Die Beurteilung, ob zur Erreichung des mit einer Ladung verfolgten Zwecks ein Erscheinen des Geladenen nötig ist, oder ob dieser Zweck auch auf andere Weise erreicht werden kann, obliegt grundsätzlich der Behörde. Der Verwaltungsgerichtshof hat im Zusammenhang mit der Vorgängerbestimmung des § 12 SMG, nämlich § 9 des Suchtgiftgesetzes, die Auffassung vertreten, dass dann, wenn der Verdacht gegeben sei, eine Person missbrauche Suchtgift, im Hinblick auf allenfalls zu setzende ärztliche Maßnahmen Raschheit geboten sei. Im Regelfall kann daher nicht gesagt werden, dass es gleichgültig ist, ob der Betreffende früher oder später bei der Behörde erscheint, weshalb die Behörde eine Überschreitung des Auswahlermessens hinsichtlich der Form der Ladung nicht vorzuwerfen ist, wenn sie sich für einen Ladungsbescheid entscheidet (vgl. das erwähnte hg. Erkenntnis vom 28. Juni 2001).
Voraussetzung für die Zulässigkeit eines Ladungsbescheides zur Verfolgung der im § 12 Abs. 1 SMG umschriebenen gesundheitspolizeilichen Zwecke ist freilich, dass bestimmte Tatsachen zur Annahme zwingen, dass "eine Person Suchtgift missbraucht", wobei im Hinblick auf den Regelungsgegenstand als tatbestandsmäßig anzusehen ist, dass der Suchtgiftmissbrauch in der Person des Betreffenden selbst gelegen sein muss.

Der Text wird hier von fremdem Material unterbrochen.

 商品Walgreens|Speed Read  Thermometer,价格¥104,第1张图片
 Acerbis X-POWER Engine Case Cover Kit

Das Vorhandensein derartiger "bestimmter Tatsachen" muss im Zeitpunkt der Ladung (hier: im Zeitpunkt der Erlassung des Ladungsbescheides) gegeben sein (vgl. erneut das erwähnte hg. Erkenntnis vom 28. Juni 2001 mwN). Diese Voraussetzung ist im vorliegenden Fall nicht erfüllt.

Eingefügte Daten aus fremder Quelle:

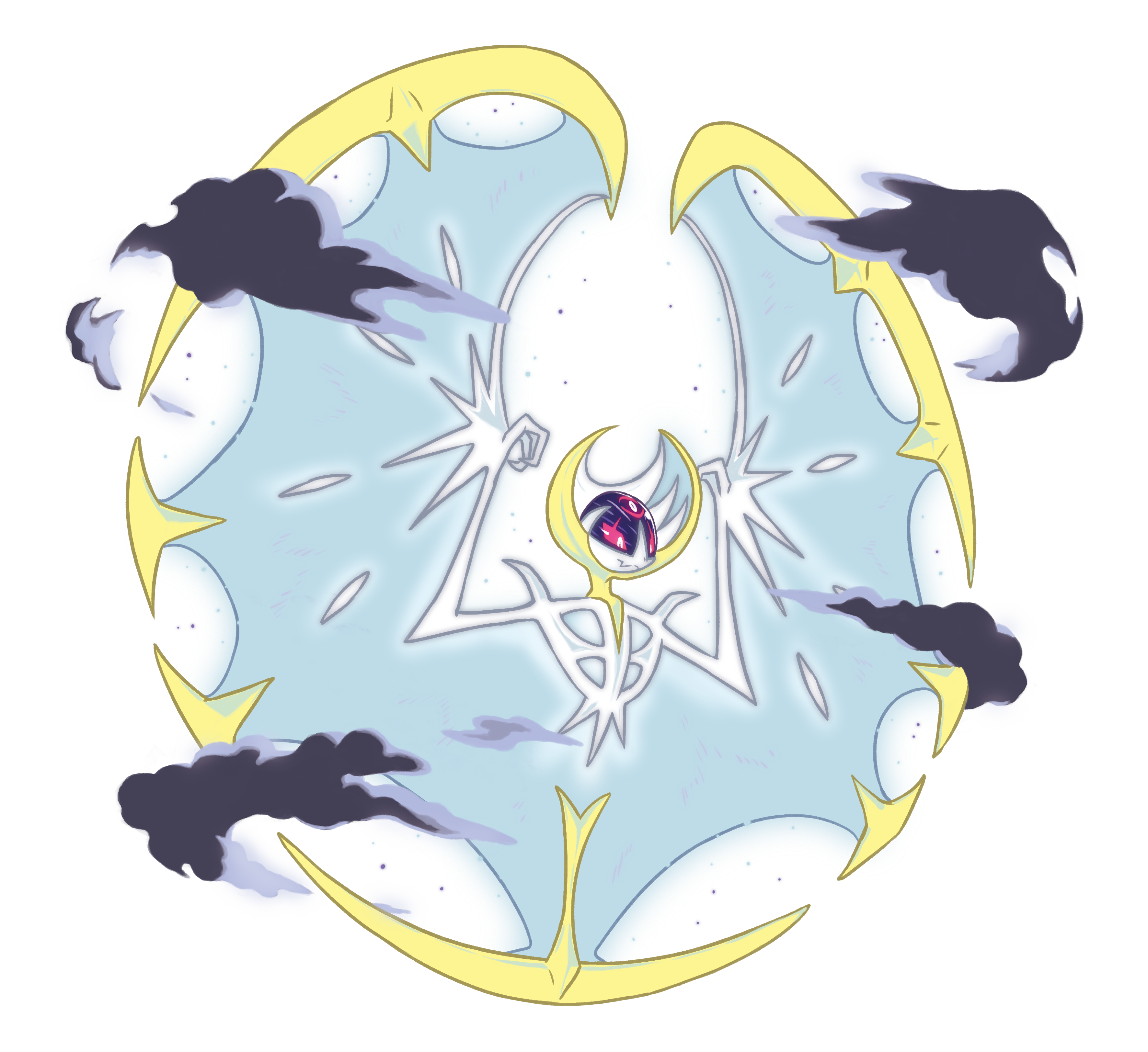 Yungoos Pokemon PNG HD Isolated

Anders als es die Beschwerdeführerin vermeint, stützte sich die belangte Behörde bei Erlassung des angefochtenen Bescheides allerdings nicht auf eine frühere Anzeige, sondern auf das oben dargestellte Schreiben der Beschwerdeführerin vom 27. September 2001. Die Beschwerdeführerin räumt in diesem Schreiben zwar ausdrücklich einen Cannabiskonsum innerhalb der letzten 10 Jahre ein, macht aber keine Angabe dazu, wann sie zuletzt Cannabis konsumierte. In Ermangelung diesbezüglicher Angaben der Beschwerdeführerein durfte die belangte Behörde im Zeitpunkt der Erlassung des angefochtenen Bescheides nicht annehmen, dass auch in diesem Zeitpunkt ein Suchtgiftmissbrauch weiter stattfinde oder aber nur kurze Zeit zurückliegend Suchtgift (vgl. abermals das erwähnte hg. Erkenntnis vom 28. Juni 2001, Zl. 2001/11/0134) missbraucht wurde. Fehlte aber die entscheidende Voraussetzung für einen Ladungsbescheid, so erweist sich die dennoch vorgenommene Ladung als rechtswidrig.
Aus diesen Erwägungen war der angefochtene Bescheid gemäß § 42 Abs. 2 Z. 1 VwGG wegen Rechtswidrigkeit seines Inhaltes aufzuheben.
Der Ausspruch über den Aufwandersatz gründet sich auf die §§ 47 ff VwGG in Verbindung mit der Verordnung BGBl. II Nr. 501/2001.
Bei diesem Ergebnis erübrigt sich eine Entscheidung über den Antrag, der Verwaltungsgerichtshof wolle der Beschwerde aufschiebende Wirkung zuerkennen.